[Items from a dataset]
+-------+

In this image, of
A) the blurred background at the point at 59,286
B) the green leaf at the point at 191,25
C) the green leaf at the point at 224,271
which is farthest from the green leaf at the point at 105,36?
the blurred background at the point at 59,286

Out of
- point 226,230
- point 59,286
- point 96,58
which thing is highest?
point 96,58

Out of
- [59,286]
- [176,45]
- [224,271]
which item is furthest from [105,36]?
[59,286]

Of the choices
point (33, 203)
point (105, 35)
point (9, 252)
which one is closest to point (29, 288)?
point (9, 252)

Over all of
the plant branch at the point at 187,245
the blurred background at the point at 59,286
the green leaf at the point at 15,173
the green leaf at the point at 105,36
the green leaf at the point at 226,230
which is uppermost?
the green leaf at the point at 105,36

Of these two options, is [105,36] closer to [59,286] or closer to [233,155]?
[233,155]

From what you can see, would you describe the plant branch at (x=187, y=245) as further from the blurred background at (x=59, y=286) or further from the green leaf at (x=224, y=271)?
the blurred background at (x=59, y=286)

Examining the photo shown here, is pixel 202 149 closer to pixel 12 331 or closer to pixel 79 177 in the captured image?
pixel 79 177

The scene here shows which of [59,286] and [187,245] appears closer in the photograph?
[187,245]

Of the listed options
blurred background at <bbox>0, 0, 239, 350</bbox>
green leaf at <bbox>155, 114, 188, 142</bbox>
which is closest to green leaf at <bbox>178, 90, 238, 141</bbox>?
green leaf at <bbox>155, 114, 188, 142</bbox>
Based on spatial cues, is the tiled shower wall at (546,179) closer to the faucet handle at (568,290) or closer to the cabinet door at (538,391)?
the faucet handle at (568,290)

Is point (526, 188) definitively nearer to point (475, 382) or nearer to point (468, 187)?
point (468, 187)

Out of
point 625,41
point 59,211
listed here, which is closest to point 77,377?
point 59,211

+-------+

▶ What you should do: All of the entries should be written out again exactly.

▶ Answer:
In this image, of
A) the blurred background at the point at 59,286
B) the green leaf at the point at 191,25
C) the green leaf at the point at 224,271
which is farthest from the green leaf at the point at 105,36?
the blurred background at the point at 59,286

Out of
- point 226,230
- point 59,286
- point 96,58
which thing is highest?
point 96,58

Out of
- [59,286]
- [176,45]
- [224,271]
which item is furthest from [105,36]?
[59,286]

Of the choices
point (33, 203)
point (105, 35)
point (9, 252)
which one is closest to point (29, 288)?
point (9, 252)

Over all of
the plant branch at the point at 187,245
the blurred background at the point at 59,286
the green leaf at the point at 15,173
the green leaf at the point at 105,36
the green leaf at the point at 226,230
which is uppermost?
the green leaf at the point at 105,36

Of these two options, is [105,36] closer to [59,286] or closer to [233,155]?
[233,155]

From what you can see, would you describe the plant branch at (x=187, y=245) as further from the blurred background at (x=59, y=286) or further from the green leaf at (x=224, y=271)?
the blurred background at (x=59, y=286)

Examining the photo shown here, is pixel 202 149 closer to pixel 12 331 or closer to pixel 79 177 in the captured image?
pixel 79 177

The scene here shows which of [59,286] and [187,245] appears closer in the photograph?
[187,245]

Of the listed options
blurred background at <bbox>0, 0, 239, 350</bbox>
green leaf at <bbox>155, 114, 188, 142</bbox>
which is closest to green leaf at <bbox>178, 90, 238, 141</bbox>?
green leaf at <bbox>155, 114, 188, 142</bbox>
Based on spatial cues, is the tiled shower wall at (546,179) closer to the faucet handle at (568,290) or closer to the cabinet door at (538,391)?
the faucet handle at (568,290)

Is point (526, 188) definitively nearer to point (475, 382) or nearer to point (468, 187)?
point (468, 187)

Out of
point 625,41
point 59,211
listed here, which is closest to point 77,377?
point 59,211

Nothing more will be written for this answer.